PCA-based approach for subtracting thermal background emission in high-contrast imaging data

¹ ETH Zurich, Institute for Astronomy, Wolfgang-Pauli-Strasse 27, 8093 Zurich, Switzerland
e-mail: silvan.hunziker@phys.ethz.ch
² Department of Astronomy, University of Michigan, 1085 S. University, Ann Arbor, MI 48109, USA

Received: 23 June 2017
Accepted: 27 November 2017

Abstract

Aims.Ground-based observations at thermal infrared wavelengths suffer from large background radiation due to the sky, telescope and warm surfaces in the instrument. This significantly limits the sensitivity of ground-based observations at wavelengths longer than ~3 μm. The main purpose of this work is to analyse this background emission in infrared high-contrast imaging data as illustrative of the problem, show how it can be modelled and subtracted and demonstrate that it can improve the detection of faint sources, such as exoplanets.

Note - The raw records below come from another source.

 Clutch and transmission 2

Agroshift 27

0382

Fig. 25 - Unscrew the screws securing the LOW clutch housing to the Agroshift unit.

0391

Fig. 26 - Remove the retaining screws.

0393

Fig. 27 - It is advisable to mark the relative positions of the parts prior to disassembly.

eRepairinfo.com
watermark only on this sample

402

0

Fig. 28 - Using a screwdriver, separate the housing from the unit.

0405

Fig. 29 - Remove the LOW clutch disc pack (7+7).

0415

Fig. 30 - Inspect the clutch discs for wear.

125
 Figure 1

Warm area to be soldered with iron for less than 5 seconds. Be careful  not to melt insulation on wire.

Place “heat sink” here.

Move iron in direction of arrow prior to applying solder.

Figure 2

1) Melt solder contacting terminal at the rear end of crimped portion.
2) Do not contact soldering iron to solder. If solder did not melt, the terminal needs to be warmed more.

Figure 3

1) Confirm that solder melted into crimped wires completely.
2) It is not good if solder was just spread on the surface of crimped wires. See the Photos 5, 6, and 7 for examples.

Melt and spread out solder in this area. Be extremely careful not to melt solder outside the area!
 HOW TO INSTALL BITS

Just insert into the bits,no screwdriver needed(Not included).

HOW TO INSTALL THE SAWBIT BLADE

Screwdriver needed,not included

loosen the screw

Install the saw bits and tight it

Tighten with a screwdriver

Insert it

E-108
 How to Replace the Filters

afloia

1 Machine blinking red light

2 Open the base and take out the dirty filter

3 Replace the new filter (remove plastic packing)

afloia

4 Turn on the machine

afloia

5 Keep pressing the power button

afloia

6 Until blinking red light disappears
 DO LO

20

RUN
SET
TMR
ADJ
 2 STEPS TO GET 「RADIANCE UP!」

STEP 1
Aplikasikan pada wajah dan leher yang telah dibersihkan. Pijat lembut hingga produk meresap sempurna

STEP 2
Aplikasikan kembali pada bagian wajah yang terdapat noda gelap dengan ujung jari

Methods. We used principal component analysis (PCA) to model and subtract the thermal background emission in three archival high-contrast angular differential imaging datasets in the M^′ and L^′ filter. We used an M^′ dataset of β Pic to describe in detail how the algorithm works and explain how it can be applied. The results of the background subtraction are compared to the results from a conventional mean background subtraction scheme applied to the same dataset. Finally, both methods for background subtraction are compared by performing complete data reductions. We analysed the results from the M^′ dataset of HD 100546 only qualitatively. For the M^′ band dataset of β Pic and the L^′ band dataset of HD 169142, which was obtained with an angular groove phase mask vortex vector coronagraph, we also calculated and analysed the achieved signal-to-noise ratio (S/N).

Results. We show that applying PCA is an effective way to remove spatially and temporarily varying thermal background emission down to close to the background limit. The procedure also proves to be very successful at reconstructing the background that is hidden behind the point spread function. In the complete data reductions, we find at least qualitative improvements for HD 100546 and HD 169142, however, we fail to find a significant increase in S/N of β Pic b. We discuss these findings and argue that in particular datasets with strongly varying observing conditions or infrequently sampled sky background will benefit from the new approach.